Home equity is the difference between you’re the amount of your mortgage that you still owe and the amount you have already paid. If you put down 15% on the purchase of your new home, then that 15% becomes equity in your newly purchased home.

You don’t have to buy a new home to create equity. If you have been living in the same home and making mortgage payments for 10 years, you will have created 10 years’ worth of equity in your home.

The total amount depends on several things, such as your home’s value and the real estate market, but making your mortgage payments every month will build equity in your home that can be left alone to grow or used for immediate needs.

How is Equity Created?

Home equity begins to build the moment you purchase your home and begin to make payments. Although you actually own your home, your lending lender holds an interest in the home by way of your mortgage. As your payments reduce the amount of interest your lending institution has in your home, the portion you own outright grows and your equity grows with it.

There are other ways you can increase your home equity. Improvements, additions, and upgrades increase the value of your home and increase the amount of money that you’ll keep after selling your house even if you have only made a few mortgage payments.

For example, if you remodel your kitchen and your home’s value increases by $30,000, that’s $30,000 more than you owe your lender. That home upgrade helped to build the equity you have in your home.

Why is Equity Important?

The equity you build in your home can help with a lot of things now and in the future. Home equity can help your credit score, will likely ensure you are approved for other loans and credit opportunities and provide a safety net you can use in emergencies.

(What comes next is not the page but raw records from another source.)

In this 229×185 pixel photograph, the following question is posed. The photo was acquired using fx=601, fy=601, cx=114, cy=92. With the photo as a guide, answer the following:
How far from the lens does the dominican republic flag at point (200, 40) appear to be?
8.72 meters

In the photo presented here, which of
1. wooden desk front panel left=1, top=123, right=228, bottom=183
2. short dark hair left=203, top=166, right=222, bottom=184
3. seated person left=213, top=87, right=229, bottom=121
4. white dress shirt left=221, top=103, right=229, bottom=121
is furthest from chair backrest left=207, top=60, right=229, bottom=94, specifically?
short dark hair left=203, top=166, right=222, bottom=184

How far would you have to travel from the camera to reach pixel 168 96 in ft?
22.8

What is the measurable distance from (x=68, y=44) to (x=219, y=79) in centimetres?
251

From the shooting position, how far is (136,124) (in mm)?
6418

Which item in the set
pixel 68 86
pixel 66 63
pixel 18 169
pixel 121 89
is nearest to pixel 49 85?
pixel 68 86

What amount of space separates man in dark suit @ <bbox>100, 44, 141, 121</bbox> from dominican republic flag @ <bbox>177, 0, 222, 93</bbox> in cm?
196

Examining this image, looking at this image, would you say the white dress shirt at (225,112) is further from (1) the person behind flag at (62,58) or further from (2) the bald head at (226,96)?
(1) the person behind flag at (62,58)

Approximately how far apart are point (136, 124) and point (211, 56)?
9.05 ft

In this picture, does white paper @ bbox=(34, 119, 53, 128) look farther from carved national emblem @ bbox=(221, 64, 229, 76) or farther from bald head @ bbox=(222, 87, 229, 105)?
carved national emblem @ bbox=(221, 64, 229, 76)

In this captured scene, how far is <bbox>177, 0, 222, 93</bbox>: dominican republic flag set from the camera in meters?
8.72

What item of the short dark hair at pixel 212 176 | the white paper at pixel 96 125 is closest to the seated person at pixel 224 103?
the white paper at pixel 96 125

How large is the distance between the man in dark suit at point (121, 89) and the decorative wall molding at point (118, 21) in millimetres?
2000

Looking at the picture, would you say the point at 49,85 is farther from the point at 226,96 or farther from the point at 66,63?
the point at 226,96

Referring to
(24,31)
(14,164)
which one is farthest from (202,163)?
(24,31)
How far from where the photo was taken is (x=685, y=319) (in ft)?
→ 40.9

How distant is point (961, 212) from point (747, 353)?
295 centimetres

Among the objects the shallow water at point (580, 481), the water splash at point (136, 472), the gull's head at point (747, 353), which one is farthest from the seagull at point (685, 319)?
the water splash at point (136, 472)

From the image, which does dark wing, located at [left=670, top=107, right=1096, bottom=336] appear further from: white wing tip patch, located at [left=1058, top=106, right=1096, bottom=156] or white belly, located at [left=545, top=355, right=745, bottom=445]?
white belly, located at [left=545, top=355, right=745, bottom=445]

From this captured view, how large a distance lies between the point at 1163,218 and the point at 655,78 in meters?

For long term goals such as retirement, the equity you have in your home can continue to build until you either sell the home or decide to access the equity through a home equity loan or line of credit.

If you decide to move, either when you retire or sooner, the equity you’ve built in your home goes with you. You can use some or all of that equity to purchase a new home either partially or in full.

The equity you take from your previous home is money you have built up just as if it were a savings account or investment. You can choose to reinvest it in a new home or put some down and use the rest to travel, send your kids to college, or invest and use for living expenses during retirement.

Can You Lose the Equity in Your Home?

Of course, how much equity you build depends on how much you pay towards your loan. However, it can also be affected by outside forces such as the real estate market and home values. However, dips in the market are never permanent and patience pays off.

By waiting out recessions or market slumps, you can protect, and even increase your equity while you enjoy the peace of mind and stability that homeownership brings. 

New or Used Homes – Where is the Best Place to Build Equity?

The answer is, it depends. By working with real estate and lending professionals, you can take advantage of their experience and knowledge to make smart investment decisions.

Although most home values increase, the best approach is to let the professionals help to guide you to the best values, long term prospects, and solid investments available in your area’s housing market.

With the current low interest rates and the possibility that they may go even lower, this is a great time to start building your own equity in a home. No matter how much you have available to invest in a downpayment, your local real estate professionals can help you find a great place to start building your very own nest egg.